Budding Chicago Cubs star Kris Bryant has been on a tear throughout spring training, but with the Cubbies potentially mulling the possibility of starting him in Triple-A, a battle is brewing between Bryant's agent and Cubs management.
According to Ken Rosenthal of FoxSports.com, the case in favor of not putting the power-hitting third baseman on the MLB roster right away is the fact that holding him back for 12 days will postpone free agency by one year.
While that approach would help Chicago financially, agent Scott Boras believes that sending his client down would wrong message to Cubs fans, per Rosenthal.
"Cubs ownership has a choice," Boras said. "Are they going to present to their market that they are trying to win? (Owner) Tom Ricketts said they were all about winning. When someone says it's the system, no, it's a choice—the choice of winning."
Boras even took his comments one step further in an interview with Bob Nightengale of USA Today as he pointed out the impact that keeping Bryant in the minors could have on baseball as a whole.
You are damaging the ethics and brand of Major League Baseball. Kris Bryant has extraordinary skills. Kris Bryant is a superstar. He has distinguished himself from all players at every level he's played. Everybody in baseball is saying he's a major-league player ready for the big leagues. I have players call me. Executives call me. The Cubs' people want him there. Everyone says, 'They cannot send this guy down.' It's too obvious.
Despite Boras' feelings on the matter, Cubs president Theo Epstein made it clear that Bryant's status will strictly be an organizational decision, according to Rosenthal.
Kris Bryant's development path has absolutely nothing to do with ownership, period. As with all our baseball decisions, I will determine where Kris begins the 2015 season after consulting with members of our baseball operations staff. Comments from agents, media members and anybody outside our organization will be ignored.

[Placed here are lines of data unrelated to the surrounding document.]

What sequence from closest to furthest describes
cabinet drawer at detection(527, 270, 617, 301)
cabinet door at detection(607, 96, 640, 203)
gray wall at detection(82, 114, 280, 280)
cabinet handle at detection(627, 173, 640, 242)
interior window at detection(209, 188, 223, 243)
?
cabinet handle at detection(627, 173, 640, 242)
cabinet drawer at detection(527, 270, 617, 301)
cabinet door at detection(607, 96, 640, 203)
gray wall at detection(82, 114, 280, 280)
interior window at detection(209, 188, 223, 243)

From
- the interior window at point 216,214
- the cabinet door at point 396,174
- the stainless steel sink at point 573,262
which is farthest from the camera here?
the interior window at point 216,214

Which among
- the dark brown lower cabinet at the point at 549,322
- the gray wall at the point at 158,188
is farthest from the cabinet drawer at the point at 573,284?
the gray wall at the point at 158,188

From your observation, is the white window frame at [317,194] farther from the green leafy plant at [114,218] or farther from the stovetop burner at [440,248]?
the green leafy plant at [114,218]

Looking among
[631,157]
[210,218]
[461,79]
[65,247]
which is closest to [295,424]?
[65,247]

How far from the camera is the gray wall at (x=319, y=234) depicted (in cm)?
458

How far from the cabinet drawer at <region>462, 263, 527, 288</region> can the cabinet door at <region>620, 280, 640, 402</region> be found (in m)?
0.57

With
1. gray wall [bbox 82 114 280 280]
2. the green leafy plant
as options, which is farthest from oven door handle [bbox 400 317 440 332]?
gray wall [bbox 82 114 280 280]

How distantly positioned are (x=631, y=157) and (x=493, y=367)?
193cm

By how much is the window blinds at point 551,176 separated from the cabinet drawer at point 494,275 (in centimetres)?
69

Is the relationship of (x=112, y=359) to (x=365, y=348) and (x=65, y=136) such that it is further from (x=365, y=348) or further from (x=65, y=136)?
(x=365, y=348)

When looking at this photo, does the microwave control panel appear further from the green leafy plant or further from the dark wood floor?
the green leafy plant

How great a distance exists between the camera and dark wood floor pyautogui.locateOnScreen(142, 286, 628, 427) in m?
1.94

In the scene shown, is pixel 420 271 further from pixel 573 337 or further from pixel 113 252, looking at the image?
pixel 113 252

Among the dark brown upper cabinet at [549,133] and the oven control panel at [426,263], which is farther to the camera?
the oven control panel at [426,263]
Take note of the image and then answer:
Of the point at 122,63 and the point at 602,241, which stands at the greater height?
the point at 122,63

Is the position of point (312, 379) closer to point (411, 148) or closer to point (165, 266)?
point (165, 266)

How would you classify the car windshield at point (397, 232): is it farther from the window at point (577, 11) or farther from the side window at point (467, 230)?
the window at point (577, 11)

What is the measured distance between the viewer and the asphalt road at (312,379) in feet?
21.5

For some perspective on just how dominant Bryant has been throughout spring training, Jeff Passan of Yahoo! Sports points out that his six home runs are more than the Toronto Blue Jays have as a team:
Even Bryant's teammates are taking notice and being quite vocal about how good the 23-year-old phenom already is, per MLB.com's Richard Justice:
There is no question that the Cubs have a tough choice on their hands since they have to balance economics and the on-field product.
Bryant has superstar written all over him, so while having him start the season in the minors may not be a good look for the organization, it may ultimately prove to be the smartest business decision in terms of keeping him under team control for as long as possible.